## [WORK INSTRUCTIONS]
Please write out every row below word for word, keeping each line unchanged and in the same order.
###
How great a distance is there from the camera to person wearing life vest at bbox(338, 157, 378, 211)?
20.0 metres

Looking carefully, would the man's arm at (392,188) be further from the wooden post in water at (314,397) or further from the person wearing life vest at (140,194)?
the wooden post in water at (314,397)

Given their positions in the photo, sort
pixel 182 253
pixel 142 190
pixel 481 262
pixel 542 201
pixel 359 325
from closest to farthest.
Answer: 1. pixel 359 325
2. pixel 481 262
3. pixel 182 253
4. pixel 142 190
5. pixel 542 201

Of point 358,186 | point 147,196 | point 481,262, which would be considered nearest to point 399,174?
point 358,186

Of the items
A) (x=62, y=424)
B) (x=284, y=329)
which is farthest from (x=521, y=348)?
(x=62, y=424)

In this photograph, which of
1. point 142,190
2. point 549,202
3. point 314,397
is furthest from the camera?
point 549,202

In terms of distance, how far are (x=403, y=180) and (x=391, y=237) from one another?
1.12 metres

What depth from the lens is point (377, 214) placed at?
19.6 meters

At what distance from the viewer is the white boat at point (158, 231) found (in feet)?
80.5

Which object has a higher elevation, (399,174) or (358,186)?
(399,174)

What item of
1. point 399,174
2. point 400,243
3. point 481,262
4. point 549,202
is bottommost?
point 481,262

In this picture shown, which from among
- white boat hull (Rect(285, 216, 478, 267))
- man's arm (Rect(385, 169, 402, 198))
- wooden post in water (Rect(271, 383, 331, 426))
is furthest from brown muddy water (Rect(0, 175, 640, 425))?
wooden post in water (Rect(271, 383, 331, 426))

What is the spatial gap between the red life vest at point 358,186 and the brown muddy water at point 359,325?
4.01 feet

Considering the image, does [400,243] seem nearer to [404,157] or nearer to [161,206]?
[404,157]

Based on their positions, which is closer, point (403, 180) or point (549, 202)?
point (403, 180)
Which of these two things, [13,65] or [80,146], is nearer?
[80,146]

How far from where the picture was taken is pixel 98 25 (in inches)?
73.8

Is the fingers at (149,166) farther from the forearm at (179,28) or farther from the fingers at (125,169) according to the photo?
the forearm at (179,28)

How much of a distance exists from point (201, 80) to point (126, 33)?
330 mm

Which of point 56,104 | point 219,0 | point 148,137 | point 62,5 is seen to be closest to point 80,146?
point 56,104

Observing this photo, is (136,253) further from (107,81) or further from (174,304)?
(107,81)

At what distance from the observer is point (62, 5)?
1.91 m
###
## [RESPONSE FOR THIS EXERCISE]
How great a distance is there from the camera to person wearing life vest at bbox(338, 157, 378, 211)?
20.0 metres

Looking carefully, would the man's arm at (392,188) be further from the wooden post in water at (314,397) or further from the person wearing life vest at (140,194)?
the wooden post in water at (314,397)

Given their positions in the photo, sort
pixel 182 253
pixel 142 190
pixel 481 262
pixel 542 201
pixel 359 325
from closest to farthest.
Answer: 1. pixel 359 325
2. pixel 481 262
3. pixel 182 253
4. pixel 142 190
5. pixel 542 201

Of point 358,186 | point 147,196 | point 481,262, which would be considered nearest to point 399,174?
point 358,186

Of the items
A) (x=62, y=424)
B) (x=284, y=329)
which is farthest from (x=521, y=348)?
(x=62, y=424)

In this photograph, which of
1. point 142,190
2. point 549,202
3. point 314,397
is furthest from the camera?
point 549,202

In terms of distance, how far are (x=403, y=180) and (x=391, y=237) from one another?
1.12 metres

What depth from the lens is point (377, 214) placed at?
19.6 meters

At what distance from the viewer is the white boat at point (158, 231) found (in feet)?
80.5

Which object has a higher elevation, (399,174) or (358,186)?
(399,174)

What item of
1. point 399,174
2. point 400,243
3. point 481,262
4. point 549,202
is bottommost?
point 481,262

In this picture shown, which from among
- white boat hull (Rect(285, 216, 478, 267))
- man's arm (Rect(385, 169, 402, 198))
- wooden post in water (Rect(271, 383, 331, 426))
is furthest from brown muddy water (Rect(0, 175, 640, 425))?
wooden post in water (Rect(271, 383, 331, 426))

What is the spatial gap between the red life vest at point 358,186 and the brown muddy water at point 359,325?
4.01 feet

Considering the image, does [400,243] seem nearer to [404,157] or nearer to [161,206]?
[404,157]

Based on their positions, which is closer, point (403, 180) or point (549, 202)?
point (403, 180)
Which of these two things, [13,65] or [80,146], is nearer?
[80,146]

How far from where the picture was taken is pixel 98 25 (in inches)?
73.8

Is the fingers at (149,166) farther from the forearm at (179,28) or farther from the fingers at (125,169) according to the photo?
the forearm at (179,28)

How much of a distance exists from point (201, 80) to point (126, 33)?
330 mm

Which of point 56,104 | point 219,0 | point 148,137 | point 62,5 is seen to be closest to point 80,146?
point 56,104

Observing this photo, is (136,253) further from (107,81) or further from (174,304)?
(107,81)

At what distance from the observer is point (62, 5)?
1.91 m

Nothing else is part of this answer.